Но как только бросил Тимофей свой развязный и тем не менее стыдливый вопрос, мгновенно Аарон вновь услышал шепот. На сей раз он определенно слышал его действительно в себе самом. Возвращались последние слова, которые он слышал, по возвращались измененными: «Каждый приводит к хозяйке дома сего… Не бойся, ты знаешь ее…»

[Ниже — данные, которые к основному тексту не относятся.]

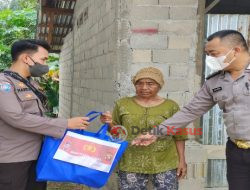 Polsek Silat Hilir Polres Kapuas Hulu Bagikan Bansos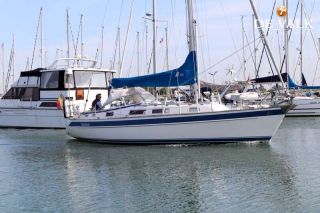 Thumbnail - Hallberg Rassy 34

Он не боялся. Как будто совершенно спокойно вглядывался в пленительное зрелище: в стройные, полные спокойной и гордой гармонии светло-серые колонны, окутанные сумраком и, словно в озерной глубине, отчетливо отражающиеся в плитах пола.

Сопряженные великолепной симметрией архивольтов, они убегали пятью рядами вдаль, туда, где стояла — где должна была стоять, — поправился Аарон, — хозяйка дома сего… Он знал ее. Хотя никогда не видел статуй или барельефов с ее изображением.

Но какое это имеет значение? Разве не декламировал он столько раз: Sic te diva potens Cypri»?[Так тебя, божественная повелительница Кипра… (лат.) — обращение Горация к Венере.]

A без вопроса Тимофея пришел бы Аарон к выводу, что именно эта рожденная из пены возле Кипра должна быть хозяйкой дома сего?

И что же, выходит, этот сдержанный собственный вопрос в этом непроизнесенном «сейчас» и «здесь» не означает, что если бы именно сейчас не прозвучал имеппо здесь вопрос Тимофея, то не увидел бы Аарон Киприду в том месте, где два золотых ангела, опершись о скрижали Моисея, бесстрастно несут стражу? Стражу возле пустой ниши, завершающей огромный храм, уже многие века одинаково вызывающей чувство облегчения, что не в бесконечность уходят сквозь таинственный полумрак ни ряды стройных бледно-серых колонн, ни возникающие из этого полумрака видения.

Они постояли с минуту пред золотыми ангелами, и Аарон вывел Тимофея из базилики. Солнце ослепило их. Когда спустя уже долгое время они смогли присмотреться друг к другу, то с удивлением, но и не без удовольствия увидели, что обоих их, собственно, можно назвать рыжими. Для Тимофея, похоже, это послужило еще одним поводом завязать дружбу. Как мог рассказал он Аарону, что привело его в монастырь и заставило задать вопросы, которые так поразили пришельца из-за моря.